***** Texte à analyser *****
Nous avons maintenant une KAMBIZI, une FONZI, une Poigné, une FITTA et les trois autres baptisés que vous connaissez. La chère Sœur Africaine est leurs maitresse, elles causent déjà quelques lettres, on leur enseigne les paroles de l’Ave VERUM, et pendant la Sainte Messe, elles chantent avec nous….¨
Elle ajoute ensuite l’horaire de la journée des enfants avec les différentes activités. Les Sœurs aimaient beaucoup les enfants et leur Grand désir était d’en faire de bonnes chrétiennes. Leur temps était absorbé par les multiples besognes du ménage, car elles devaient tout faire pour elles et pour Pères. Parfois, elles accompagnaient le Père dans un village des environs au chevet d’un malade, elles apprenaient ainsi à connaître les coutumes et habitudes de la population.
Une des épreuves les plus dures pour les missionnaires fut le climat avec le soleil brûlant et fréquentes fièvres dont elles étaient atteintes. Mais malgré toutes les souffrances, on est frappé de constater que la joie régnait toujours chez les Sœurs et que leur confiance dans la Providence restait grande.
Pendant plusieurs années, la colonie scolaire pour filles restait le centre des activités et des préoccupations des Sœurs. Les enfants étaient toujours envoyées du Haut-Congo.
En 1970, à l’occasion des 50 anniversaires de la fondation du Petit Séminaire de MBATA-KIELA (Bas-Zaïre) dont il était ancien élève, feu le Cardinal MALULA, d’heureuse mémoire, rendit visite aux Sœurs de la Charité à Mouanda. Il retrouva dans la liste des élèves le nom de sa maman ! En effet, BULUMBU jeanne fut élève à la colonie scolaire de Muanda du 12 septembre 1897 au 5 juin 1900
Le 25 avril 1907, Sœur Iris écrivait qu’il y avait à l’école 250 filles dont une cinquantaine de mois de 7 ans. Le recrutement des élèves originaires de la région de Muanda même est demeuré longtemps très difficile parce que les autochtones avaient très mal accepté la concession d’un terrain de 400 ha aux missionnaires. Durant de longues années, ils vivaient dans la crainte d’une nouvelle extension de la mission, pour cette raison ils boudèrent longtemps cette institution scolaire La colonie scolaire fut supprimée par l’Etat en 1932.
Muanda, premier champ apostolique des Sœurs de la Charité de Jésus et de marie au Congo ; est aussi le berceau de la vie religieuse pour les jeunes filles autochtones. Celles-ci commenceront leur formation vers 1924.
Deux des aînées des Sœurs de la Charité de jésus et de Marie congolaises étaient des anciennes élèves de la colonie scolaire de Mouanda : BOLUMBU Alphonsine (feu Sœurs Camilla) et Gemma LISASI Angèle (feu Sœur Bernadette communément appelée ¨Yaya MBUTA¨).
Bon an mal, la maison Notre-Dame d’Afrique tient le coup, et la présence des Sœurs de la Charité de Jésus et de Marie n’a pas été interrompue à Mouanda depuis un siècle ! Les Sœurs se sont succédée, Etrangères, Africaines, servant leurs frères et sœurs à travers différentes activités et œuvres, affrontant les difficultés de la vie missionnaire comme soutenues et encouragées par leurs Sœurs pionnières qui reposent dans le petit cimetière du couvent.
*****
Activités:
[1] Traduisez en anglais cette phrase du texte à analyser : « Mais malgré toutes les souffrances, on est frappé de constater que la joie régnait toujours chez les Sœurs et que leur confiance dans la Providence restait grande. »
[2] Répondez d'après le texte à analyser :
(a) En quelle année l'État supprima-t-il la colonie scolaire ?
(b) Quel nom le Cardinal Malula retrouva-t-il dans la liste des élèves ?
(c) Vers quelle année les jeunes filles autochtones commencent-elles leur formation ?
[3] Dans le texte à analyser, reproduisez mot pour mot le passage qui s'ouvre sur « Deux des aînées » et se termine par « cimetière du couvent. ».
Les données qui suivent n'ont aucun lien avec le texte à analyser.
***** Extraits de données *****
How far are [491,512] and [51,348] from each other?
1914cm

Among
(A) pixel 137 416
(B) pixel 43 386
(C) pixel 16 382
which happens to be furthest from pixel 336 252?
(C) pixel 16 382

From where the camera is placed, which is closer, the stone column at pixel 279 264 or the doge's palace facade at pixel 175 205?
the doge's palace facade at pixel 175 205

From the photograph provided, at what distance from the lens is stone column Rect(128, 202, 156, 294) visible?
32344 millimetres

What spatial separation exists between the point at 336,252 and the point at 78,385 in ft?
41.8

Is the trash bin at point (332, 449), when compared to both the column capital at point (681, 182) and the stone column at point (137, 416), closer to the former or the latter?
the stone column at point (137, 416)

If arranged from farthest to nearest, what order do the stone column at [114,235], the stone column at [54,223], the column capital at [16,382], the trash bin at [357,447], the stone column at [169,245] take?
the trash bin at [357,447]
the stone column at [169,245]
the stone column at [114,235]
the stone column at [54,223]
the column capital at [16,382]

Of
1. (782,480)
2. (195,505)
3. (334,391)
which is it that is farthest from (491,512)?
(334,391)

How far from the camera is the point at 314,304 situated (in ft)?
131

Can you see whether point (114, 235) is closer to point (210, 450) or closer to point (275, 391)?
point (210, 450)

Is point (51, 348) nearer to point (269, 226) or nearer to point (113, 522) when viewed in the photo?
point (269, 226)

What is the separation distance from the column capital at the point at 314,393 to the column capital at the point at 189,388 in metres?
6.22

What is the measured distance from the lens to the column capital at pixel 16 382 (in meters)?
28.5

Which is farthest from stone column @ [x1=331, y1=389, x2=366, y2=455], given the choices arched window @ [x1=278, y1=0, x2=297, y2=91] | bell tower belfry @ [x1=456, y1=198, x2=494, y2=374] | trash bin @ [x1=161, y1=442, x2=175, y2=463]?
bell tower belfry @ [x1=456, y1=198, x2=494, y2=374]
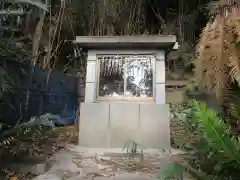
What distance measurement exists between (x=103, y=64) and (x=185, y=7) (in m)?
5.81

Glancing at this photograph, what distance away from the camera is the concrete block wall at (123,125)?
20.5ft

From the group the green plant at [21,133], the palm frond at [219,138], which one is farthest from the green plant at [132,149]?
the palm frond at [219,138]

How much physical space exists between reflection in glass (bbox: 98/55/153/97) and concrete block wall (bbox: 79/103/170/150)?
0.32 metres

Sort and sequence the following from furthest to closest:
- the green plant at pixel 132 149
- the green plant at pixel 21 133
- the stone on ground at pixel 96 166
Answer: the green plant at pixel 132 149 < the stone on ground at pixel 96 166 < the green plant at pixel 21 133

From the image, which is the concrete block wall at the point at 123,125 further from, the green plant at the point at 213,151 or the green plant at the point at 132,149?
the green plant at the point at 213,151

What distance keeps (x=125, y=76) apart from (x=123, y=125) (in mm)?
1018

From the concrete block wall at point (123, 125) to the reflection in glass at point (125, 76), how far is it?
1.06 ft

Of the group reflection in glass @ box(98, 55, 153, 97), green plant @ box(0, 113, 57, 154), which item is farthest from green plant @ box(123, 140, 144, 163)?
green plant @ box(0, 113, 57, 154)

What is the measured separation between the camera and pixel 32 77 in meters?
7.49

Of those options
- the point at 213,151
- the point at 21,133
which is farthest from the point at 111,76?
the point at 213,151

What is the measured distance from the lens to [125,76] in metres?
6.63

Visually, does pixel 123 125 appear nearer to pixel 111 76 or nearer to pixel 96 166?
pixel 111 76

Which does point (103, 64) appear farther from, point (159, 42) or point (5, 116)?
point (5, 116)

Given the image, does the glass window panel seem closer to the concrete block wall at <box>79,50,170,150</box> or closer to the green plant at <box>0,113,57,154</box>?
the concrete block wall at <box>79,50,170,150</box>
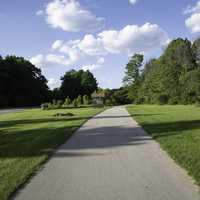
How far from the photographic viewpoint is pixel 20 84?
84375mm

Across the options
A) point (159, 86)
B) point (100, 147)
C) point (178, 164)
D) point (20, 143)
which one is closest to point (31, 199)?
point (178, 164)

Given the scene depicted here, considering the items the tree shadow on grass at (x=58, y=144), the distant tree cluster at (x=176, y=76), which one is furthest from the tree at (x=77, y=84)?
the tree shadow on grass at (x=58, y=144)

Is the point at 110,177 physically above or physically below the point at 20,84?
below

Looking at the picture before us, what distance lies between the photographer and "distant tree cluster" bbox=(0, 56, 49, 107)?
7981 centimetres

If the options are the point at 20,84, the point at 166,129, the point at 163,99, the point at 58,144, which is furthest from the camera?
the point at 20,84

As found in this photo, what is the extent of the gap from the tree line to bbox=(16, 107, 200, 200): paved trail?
71.1 metres

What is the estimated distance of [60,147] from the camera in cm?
1121

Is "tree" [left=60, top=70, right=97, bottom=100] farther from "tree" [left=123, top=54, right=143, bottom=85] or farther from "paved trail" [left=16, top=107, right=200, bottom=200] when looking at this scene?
"paved trail" [left=16, top=107, right=200, bottom=200]

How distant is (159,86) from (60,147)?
65933 mm

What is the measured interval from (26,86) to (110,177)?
81.0 m

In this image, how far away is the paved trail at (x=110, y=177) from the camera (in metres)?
5.68

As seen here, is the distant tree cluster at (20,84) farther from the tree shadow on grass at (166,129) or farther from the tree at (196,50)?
the tree shadow on grass at (166,129)

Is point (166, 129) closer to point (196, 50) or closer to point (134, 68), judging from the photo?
point (196, 50)

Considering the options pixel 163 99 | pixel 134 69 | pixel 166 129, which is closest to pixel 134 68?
*****
Réponses par exercice:
[1] But despite all the suffering, one is struck to see that joy always reigned among the Sisters and that their trust in Providence remained great.

[2]
(a) En 1932.
(b) Le nom de sa maman, BULUMBU Jeanne.
(c) Vers 1924.

[3]
Deux des aînées des Sœurs de la Charité de jésus et de Marie congolaises étaient des anciennes élèves de la colonie scolaire de Mouanda : BOLUMBU Alphonsine (feu Sœurs Camilla) et Gemma LISASI Angèle (feu Sœur Bernadette communément appelée ¨Yaya MBUTA¨).
Bon an mal, la maison Notre-Dame d’Afrique tient le coup, et la présence des Sœurs de la Charité de Jésus et de Marie n’a pas été interrompue à Mouanda depuis un siècle ! Les Sœurs se sont succédée, Etrangères, Africaines, servant leurs frères et sœurs à travers différentes activités et œuvres, affrontant les difficultés de la vie missionnaire comme soutenues et encouragées par leurs Sœurs pionnières qui reposent dans le petit cimetière du couvent.